# Is a 2.6 lbs Boston butt too small to smoke for pulled pork?



## reddd (Feb 21, 2012)

I was going to make one with my novice skills and then I started reading on the forum that you generally don't want to get under 6-7 lbs roast for pulled pork?

I really don't want to throw this piece of meat in the crock pot!

What do you think?  Stick it in the smoker and hope for the best?


----------



## smokinhusker (Feb 21, 2012)

I'm a noobie too and don't really have the experience lots of others do, but hey I'd give it a shot. Maybe inject it and with the weight it won't take nearly as long. Make sure you have a water pan with some kind of liquid (apple juice, etc) and maybe mop it as well. If you do it let us know how it turned out. I did a 7.5 lb last week and didn't foil it...man was it good!


----------



## alblancher (Feb 21, 2012)

Give it a shot, as long as there is a bit of fat in the meat it should be fine.  Keep an eye on your temps, I would guess it wouldn't take as long as some of the bigger butts.


----------



## raptor700 (Feb 21, 2012)

Go for it,

Remember the Qview


----------



## harleysmoker (Feb 21, 2012)

Smoke it! Just watch your temps, it won't take as long as a big butt.


----------



## reddd (Feb 21, 2012)

I think I'm going to smoke it at 220 from start till the IT gets to 195 and then pull it off, let it rest for 1.5 hours and pull away!


----------



## flash (Feb 21, 2012)

Well, other than I could probably eat the whole thing myself............go for it.


----------



## ronrude (Feb 21, 2012)

I sometimes cut a butt into smaller chunks, smoke them hot for rind and good smoke, then pull it off before it is complete and wrap in foil and freeze so i can take one out of the freezer and finish it up in a crockpot when i want "fresh" pulled pork for dinner.  By not cooking it the whole way, some of the fat gets rendered in the crock pot, keeping it moist.  Much like wrapping it in foil at the end of the cook.


----------



## bama bbq (Feb 21, 2012)

I use the Weber Kettle for smaller cuts.  I have done samller butts for pulling with great success.


----------



## chef jimmyj (Feb 21, 2012)

There is no reason to only Smoke 7+Lb Butts!

[Data provided]

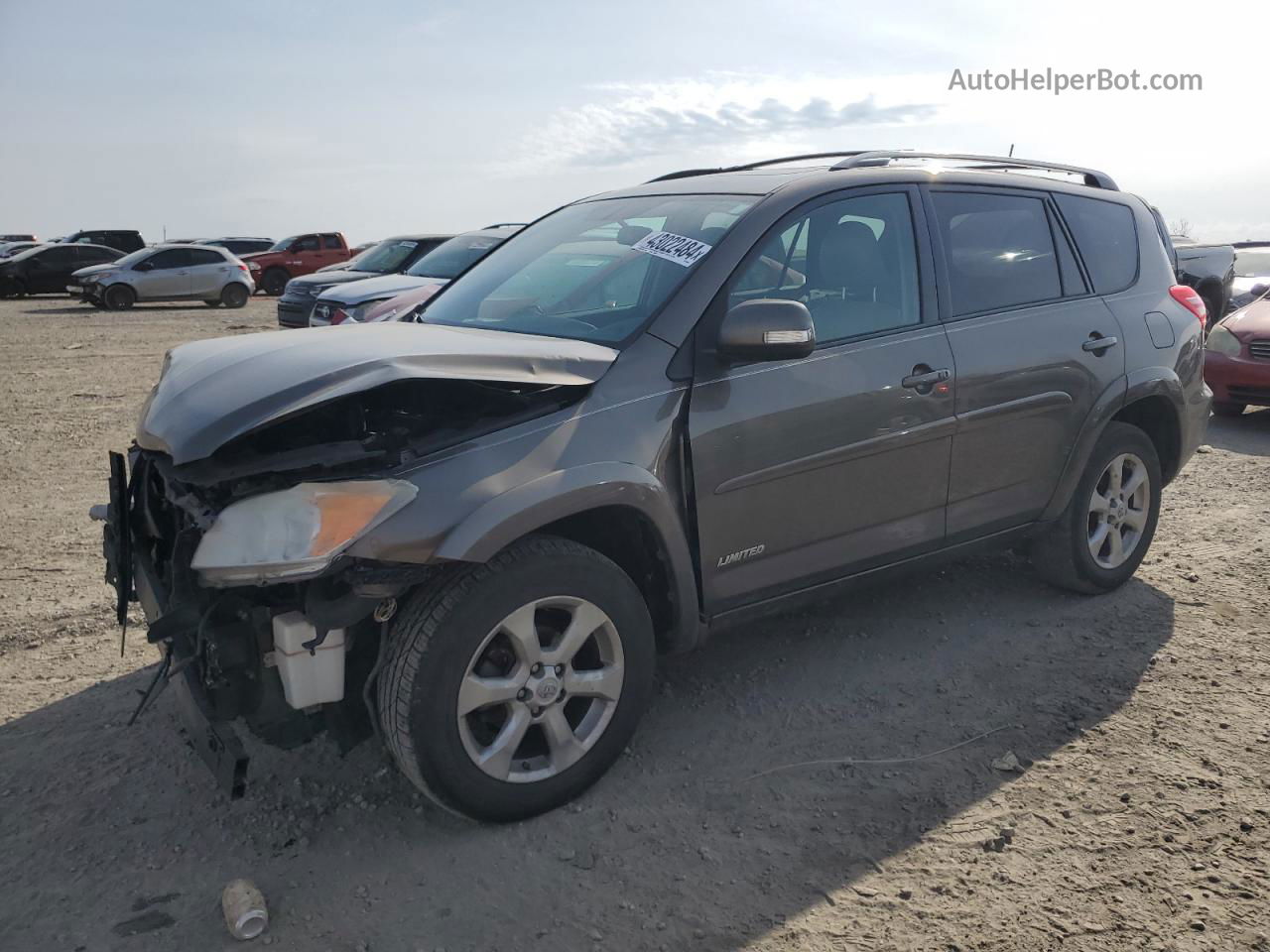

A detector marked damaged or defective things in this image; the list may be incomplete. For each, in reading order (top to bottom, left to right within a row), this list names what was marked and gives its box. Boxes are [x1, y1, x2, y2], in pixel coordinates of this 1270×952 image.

[The tasks]
1. In the thread about smoking a small Boston butt, which grill does bama bbq use for smaller cuts?
2. Carry on the thread about smoking a small Boston butt, picking up after its final line.
The listing comes from a separate source.

[Results by task]
1. The Weber Kettle.

2.
...All the procedures still apply smoke to 165*F... Foil with Liquid and take to 205*F, with a rest, to pull...The only difference is it will take 5 +/- hours instead of 15+...JJ


----------



## venture (Feb 21, 2012)

Smoke it carefully.  But smoke it!

It will be a little dryer because of the exposed surface to internal meat ratio.  You should still be fine if you are careful!

Good luck and good smoking.


----------



## reddd (Feb 21, 2012)

Venture said:


> Smoke it carefully.  But smoke it!
> 
> It will be a little dryer because of the exposed surface to internal meat ratio.  You should still be fine if you are careful!
> 
> Good luck and good smoking.




People keep saying to be "careful" and "watch your temps"...  A little clarification would be nice.  I'm a novice and hate ruining good meat.  I'm learning from my mistakes but other than this forum, have no where else to go for advice or learning opportunities.


----------



## chef jimmyj (Feb 21, 2012)

Reddd said:


> People keep saying to be "careful" and "watch your temps"...  A little clarification would be nice.  I'm a novice and hate ruining good meat.  I'm learning from my mistakes but other than this forum, have no where else to go for advice or learning opportunities.


The Temps you want are between 215*F and 250*F with 225*F being optimal for Smoking..." Be careful and watch your temps" includes Internal Temps. 165*-170*F is a good time to Foil, especially with a small piece of meat, then take it to 205*F if you plan on Pulling it...Temps are important...Look at it this way. A 15 Lb Beef Rib Roast Smoked at 225* with an finished IT of 130*F will be Juicy...A 2 inch thick 2 Lb Rib Steak Smoked at 225*F with a finished IT of 130*F will be JUST as Juicy....The difference is Smoking and IT temps must be watched more closely because there is a smaller Window of Perfection with smaller Cuts...You will be fine...JJ


----------



## SmokinAl (Feb 22, 2012)

Sounds like JJ has you covered!


----------



## reddd (Feb 22, 2012)

Thanks Dudes!  I'll get the camera fired up!


----------



## scarbelly (Feb 22, 2012)

Jimmy has you covered - I think I would just emphasize - add a little liquid with one this small like Jimmy mentioned in his first post.


----------



## mng024 (Dec 23, 2018)

chef jimmyj said:


> There is no reason to only Smoke 7+Lb Butts!
> 
> 
> 
> ...


Not to bring back such an old thread, but I'm doing a couple 2.5# butts tomorrow. What liquid should I add with pork?


----------



## chef jimmyj (Dec 23, 2018)

This...JJ 

*Foiling Juice / Sweet Pulled Pork Finishing Sauce*

*Foiling Juice*

For each Rack of Ribs Combine:

1T Pork Rub, yours

1/2 Stick Butter

1/2C Cane Syrup... Dark Corn Syrup...or Honey

1/4C Apple Cider...or Juice

1T Molasses

2T Apple Cider Vinegar.

Optional: Add 2T Mustard and 1/4C Ketchup to make it more of a KC Glaze.

Simmer until a syrupy consistency.

*For a Sweet Finishing Sauce for Pulled Pork:*Make a Double batch, skip the Butter.

If you plan to Foil the meat, add 1/2 the batch to the Foil Pack or place it in a Pan with your Butt, when the IT hits 165*F.

Cover the pan with foil and continue to heat to 205*F for pulling.

At 205* rest or hold the Butt in a cooler wrapped in towels until ready to serve.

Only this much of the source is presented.